■ QUESTIONS ON THE MATERIAL ■
A - Return the part of the commentary on Trump as the Hulk word for word, starting at the words "Sequels are usually" and ending after "not abandon Afghanistan.".
B - Please carry the commentary on Trump as the Hulk forward, picking up after its final sentence.
+++ QUOTED PASSAGE +++
During the 2016 presidential election I wrote that the United States desperately needed Captain America but instead got the Incredible Hulk. Now the Hulk is back and even stronger. That’s because he – Donald Trump that is – won both houses of congress.
Sequels are usually worse than the first movie. We know the main character’s strengths and weaknesses. Plot lines are set, only the supporting cast is different.
We remember the hysterics from Trump’s first term, but the Hulk had calmer moments. Ultimately there was no weird agreement with North Korea’s “Little Rocket Man”; NATO got stronger; Iran was more firmly buttonholed; Israel was supported; the US did not abandon Afghanistan.
In 2016 Trump started a bromance with Xi Jinping. Last year Trump said Xi was “smart, brilliant, everything perfect. There’s nobody in Hollywood like this guy.”
Beyond the language Trump’s team crafted a solid national security policy on China – adopted by Joe Biden. Trump got closer to Japan and South Korea and did no harm to Australia, growing ANZUS co-operation. He helped Malcolm Turnbull by accepting boat arrival detainees.
Like the Hulk, Trump smashed some furniture, but he ended on the right side of most foreign policy judgment calls. (I’ll come back to Ukraine.)
Searching for comparisons through Marvel comic characters, it turns out that Kamala Harris’s only superpower was to be “Not Hulk”. Harris ran as an incumbent with no record, tied to Biden, with no time to build a platform beyond appealing to her party’s base and not-Trumpers.
We have the Democratic Party to thank for this election outcome. If Trump really were the Nazi they claimed, surely the Democrats would have found a better candidate than Harris – a truly dire option when the “break glass in case of emergency” moment came.
+++ MATERIAL PROVIDED +++
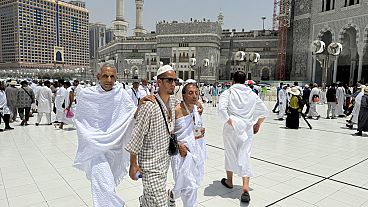 Two blind pilgrims preform Hajj with the help of their guide outside of the Grand Mosque during the annual pilgrimage in Mecca, Saudi Arabia, Thursday, June 13, 2024.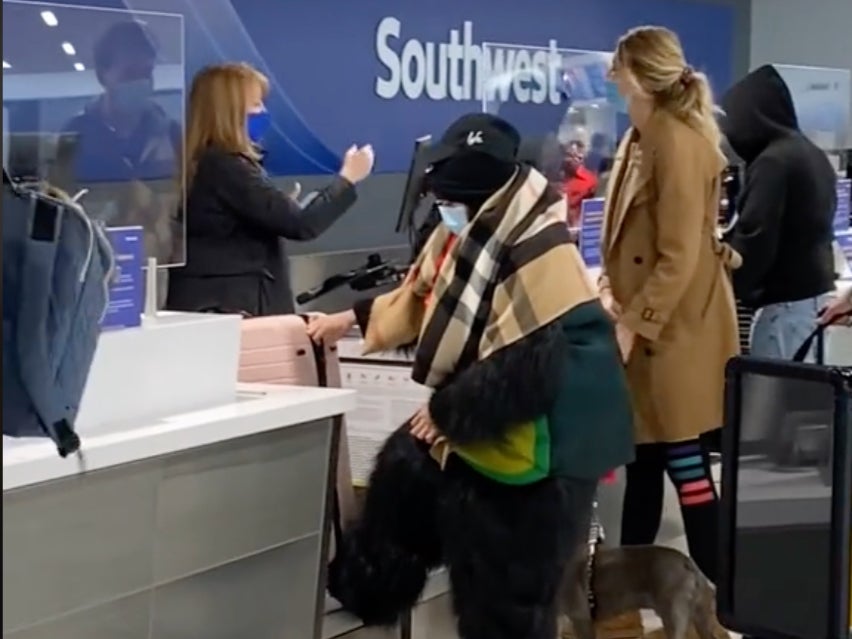 The woman wedging her foot under the suitcase after piling on the costumes and accessories at check-in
+++
■ SOLVED PROBLEMS ■
A -
Sequels are usually worse than the first movie. We know the main character’s strengths and weaknesses. Plot lines are set, only the supporting cast is different.
We remember the hysterics from Trump’s first term, but the Hulk had calmer moments. Ultimately there was no weird agreement with North Korea’s “Little Rocket Man”; NATO got stronger; Iran was more firmly buttonholed; Israel was supported; the US did not abandon Afghanistan.

B -
The US presidential race was a case study of when insurgency movements hijack mainstream political parties. Trump’s MAGA movement captured the Republicans aiming to smash the deep state. Trump played to that adoring audience, but on the evidence of his first term he is not out to break the system so much as just fool around with it for a while.
The Democrats tolerated Biden for too long while the party apparatus drifted well to the left of mainstream America. When Harris took over there was no sensible centrist agenda for her to run on.
Whoever is president, Australia has strong advantages in promoting our interests in Washington and with the American people.
Brand Australia is immensely popular – the place many Americans want to visit but never will. Australians are seen as sunny, gregarious optimists, open and frank – much like Americans imagine their best selves. As a somewhat shy pessimist I have benefited enormously from our perceived strengths in dealing with Americans.
In the defence world Australia is a genuinely valued ally, one prepared to put our soldiers into harm’s way supporting collective security. The intelligence relationship is remarkable and without parallel. We are absolute intellectual equals in analytical assessments, human and technical intelligence.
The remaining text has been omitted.